Pochi minuti dopo si sentì bussare alla porta, il tempo di aprire e il carrello delle vivande varcò la soglia spinto da una cameriera dal sorriso accattivante. La ragazza lasciò il carrello vicino al tavolino posto al centro della grande camera e fece per uscire. Dalla lentezza con cui si muoveva, l’emissario capì che la donna aspettava la mancia. La pregò di attendere un attimo e andò verso il guardaroba, prese dalla tasca interna di un’impeccabile giacca scura un sottile portafoglio, prelevò dieci dollari e li diede alla ragazza dal sorriso accattivante.
Nel vedere il denaro, il viso della donna si allargò e con un dolce sorriso augurò una felice notte.

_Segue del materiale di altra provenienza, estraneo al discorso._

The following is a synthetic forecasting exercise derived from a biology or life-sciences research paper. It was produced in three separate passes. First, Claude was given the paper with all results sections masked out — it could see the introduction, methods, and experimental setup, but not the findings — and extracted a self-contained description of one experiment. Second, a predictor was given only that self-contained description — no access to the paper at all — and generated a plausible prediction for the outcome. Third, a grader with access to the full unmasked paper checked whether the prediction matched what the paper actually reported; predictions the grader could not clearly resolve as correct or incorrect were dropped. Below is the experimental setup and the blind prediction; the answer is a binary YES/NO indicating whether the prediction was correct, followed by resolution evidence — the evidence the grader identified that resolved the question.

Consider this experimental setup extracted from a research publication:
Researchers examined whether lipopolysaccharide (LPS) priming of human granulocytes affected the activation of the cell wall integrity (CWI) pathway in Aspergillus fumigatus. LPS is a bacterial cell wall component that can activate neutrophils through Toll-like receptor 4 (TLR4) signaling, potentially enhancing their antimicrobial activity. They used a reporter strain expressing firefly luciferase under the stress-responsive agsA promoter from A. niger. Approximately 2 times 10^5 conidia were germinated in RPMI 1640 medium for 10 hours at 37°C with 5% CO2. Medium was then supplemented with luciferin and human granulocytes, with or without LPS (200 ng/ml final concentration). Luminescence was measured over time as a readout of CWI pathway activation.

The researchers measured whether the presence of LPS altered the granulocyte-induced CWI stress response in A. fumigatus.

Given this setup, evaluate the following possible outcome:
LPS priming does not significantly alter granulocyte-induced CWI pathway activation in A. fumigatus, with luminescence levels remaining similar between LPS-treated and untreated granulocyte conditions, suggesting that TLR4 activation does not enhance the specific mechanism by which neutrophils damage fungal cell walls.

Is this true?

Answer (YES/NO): NO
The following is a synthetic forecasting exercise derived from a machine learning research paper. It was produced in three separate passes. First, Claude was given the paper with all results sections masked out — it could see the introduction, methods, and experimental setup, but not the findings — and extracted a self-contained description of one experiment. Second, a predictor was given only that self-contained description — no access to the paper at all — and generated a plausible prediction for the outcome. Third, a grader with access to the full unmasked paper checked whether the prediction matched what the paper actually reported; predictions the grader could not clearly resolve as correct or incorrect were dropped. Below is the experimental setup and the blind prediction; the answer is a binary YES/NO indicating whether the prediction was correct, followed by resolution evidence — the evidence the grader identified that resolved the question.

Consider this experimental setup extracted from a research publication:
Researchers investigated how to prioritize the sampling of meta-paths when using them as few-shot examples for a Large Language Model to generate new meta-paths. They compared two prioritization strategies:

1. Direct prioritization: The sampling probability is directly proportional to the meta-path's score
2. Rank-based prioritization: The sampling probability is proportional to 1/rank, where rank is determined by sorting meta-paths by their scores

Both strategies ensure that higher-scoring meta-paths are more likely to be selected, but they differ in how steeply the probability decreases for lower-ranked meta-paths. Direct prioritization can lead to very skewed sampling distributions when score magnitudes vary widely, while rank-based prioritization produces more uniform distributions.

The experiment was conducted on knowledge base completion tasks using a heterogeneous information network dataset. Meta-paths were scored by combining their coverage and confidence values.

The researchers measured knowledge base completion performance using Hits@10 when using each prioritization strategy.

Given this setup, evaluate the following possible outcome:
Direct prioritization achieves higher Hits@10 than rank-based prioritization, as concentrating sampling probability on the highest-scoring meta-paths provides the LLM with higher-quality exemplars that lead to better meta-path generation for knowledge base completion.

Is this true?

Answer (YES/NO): NO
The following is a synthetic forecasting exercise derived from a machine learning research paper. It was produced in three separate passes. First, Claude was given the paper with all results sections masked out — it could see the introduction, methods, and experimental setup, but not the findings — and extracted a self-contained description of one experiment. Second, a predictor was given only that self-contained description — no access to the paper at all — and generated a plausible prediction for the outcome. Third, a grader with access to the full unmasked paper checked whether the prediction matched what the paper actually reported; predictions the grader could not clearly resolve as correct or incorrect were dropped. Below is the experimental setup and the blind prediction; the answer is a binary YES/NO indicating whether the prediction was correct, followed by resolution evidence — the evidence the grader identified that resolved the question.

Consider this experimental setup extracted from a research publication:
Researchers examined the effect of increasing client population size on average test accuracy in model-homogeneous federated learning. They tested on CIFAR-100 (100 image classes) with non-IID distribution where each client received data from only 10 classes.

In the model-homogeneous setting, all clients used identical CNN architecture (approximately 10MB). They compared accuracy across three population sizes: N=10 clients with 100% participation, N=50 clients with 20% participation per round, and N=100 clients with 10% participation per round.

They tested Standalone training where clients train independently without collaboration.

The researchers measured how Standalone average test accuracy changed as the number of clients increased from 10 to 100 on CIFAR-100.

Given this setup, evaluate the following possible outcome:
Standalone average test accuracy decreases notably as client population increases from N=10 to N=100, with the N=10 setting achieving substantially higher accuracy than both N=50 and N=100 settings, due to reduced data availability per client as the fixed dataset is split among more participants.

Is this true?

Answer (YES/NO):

L’emissario aprì la bottiglia di Champagne e riempì i due bicchieri, brindarono alla salute e all’amore. La donna accennò un leggero sorriso che per un attimo indusse l’italiano a interrogarsi se fosse gentilezza o una leggera forma di timidezza; tempo un attimo ci fu il ritorno alla realtà, trattandosi di una professionista del sesso, non era pensabile alcuna forma di timidezza.
La notte passò sotto il dominio di Bacco e della dea Afrodite, verso le cinque del mattino, esausti, si addormentarono.
Era l’una del pomeriggio quando il telefono della suite fece sentire la sua voce, era Ivan ,un russo luogotenente di Sergeevič che informò l’italiano che il tempo veniva a mancare e che se non avrebbe voluto perdere l’aereo doveva darsi una mossa.
La donna stava girata di fianco immersa nel sonno; pigramente l’emissario si tirò fuori dal letto con un forte mal di schiena dovuto alla lunga e dura battaglia sostenuta quella notte.